Task statement:
Rescale the listing below by writing out every line again, requests included, with each distance value in the answers multiplied by 0.55 and rounded to its original number of decimal places (halves round up). Keep the numbers in the requests unchanged and leave the pictures out.

## start Task input

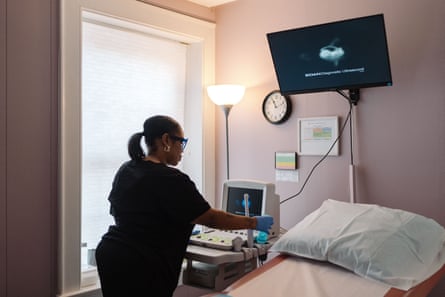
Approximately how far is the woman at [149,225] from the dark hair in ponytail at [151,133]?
0.01 metres

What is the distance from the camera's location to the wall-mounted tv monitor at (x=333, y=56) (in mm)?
2242

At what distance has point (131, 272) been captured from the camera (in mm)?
1833

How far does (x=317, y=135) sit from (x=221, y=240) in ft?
3.43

## end Task input

Answer in full:
Approximately how far is the woman at [149,225] from the dark hair in ponytail at [151,133]?
0.01 metres

What is the distance from the camera's location to the wall-mounted tv monitor at (x=333, y=56) (in mm)?
1233

At what distance has point (131, 272) been captured from the camera (in mm)?
1008

How far does (x=317, y=135) sit from (x=221, y=240) in ft?
1.89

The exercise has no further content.